At the University of Michigan, I am now studying the history of prison expansion as a social policy in the American state of Pennsylvania and the Australian state of New South Wales. My graduate program exposes me to topics far beyond my immediate research specialization, which has helped me address my work to a broader audience and develop an extensive basis of knowledge for teaching.

In addition to history and cultural anthropology, many students in my program also work with faculty in sociology, performance art, comparative literature, archeology, and social work among other departments.
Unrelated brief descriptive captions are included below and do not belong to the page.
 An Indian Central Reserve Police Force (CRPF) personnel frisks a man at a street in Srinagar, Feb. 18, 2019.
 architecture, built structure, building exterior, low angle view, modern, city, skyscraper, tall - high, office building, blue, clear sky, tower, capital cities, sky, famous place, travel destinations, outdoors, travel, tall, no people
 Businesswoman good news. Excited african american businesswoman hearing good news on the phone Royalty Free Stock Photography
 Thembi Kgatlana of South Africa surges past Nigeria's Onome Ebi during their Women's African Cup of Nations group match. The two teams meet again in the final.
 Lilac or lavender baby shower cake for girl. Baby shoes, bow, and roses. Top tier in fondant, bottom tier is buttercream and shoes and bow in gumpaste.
It is because of this openness to many different ways of thinking about history and society that I choose to examine how changes in punishment occurred in both the United States and Australia.

My comparative approach to the history of punishment emphasizes the importance of thinking about social problems and institutions from a variety of different perspectives and analytical traditions; a general method that has been the hallmark my liberal arts education since I started college. My project will examine changes over the last 40 years, tracing the development of large prison building programs and criminal justice reforms while highlighting differences and similarities between the two states. I plan to use diverse methodologies for this project, including archival research, ethnographic observation, and formal interviews with numerous actors involved in the criminal justice system in both states.

I incorporated some of the work I have already done for this project into several lectures for a class that I assist with at the University of Michigan. This course, titled the “History and Theory of Punishment,” explores changes in the different theories and goals of punishment over several hundred years. The readings for this course are an eclectic mix, drawing on classical political theory, philosophy, sociology, ancient literature, history, anthropology, and writings by prisoners. I’ve also used a variety of different films and recordings for this class from popular cinema to documentaries.

Teaching about punishment in this manner, has given me the opportunity to engage with the liberal arts in a way that, hopefully, inspires students to think critically about social problems, government, and society just as it has done for me.

After I finish my degree at Michigan, I plan to continue teaching about criminal justice and different practices of punishment in a liberal arts school at the university level. Topics as important as punishment should be debated and studied from a variety of different viewpoints and methodological traditions. The classes that I will develop will focus punishment in ways that may be unfamiliar to students in criminal justice programs or those focusing on a pre-law education.

My liberal arts background was essential for being able to think about these issues critically, and I hope to share this ability with students who may still be undecided about what they want to achieve in college. More importantly, I would like to teach in a liberal arts program to help invest students with the critical tools and practices that will help them understand complex social issues, and ultimately, make them better informed and more capable citizens.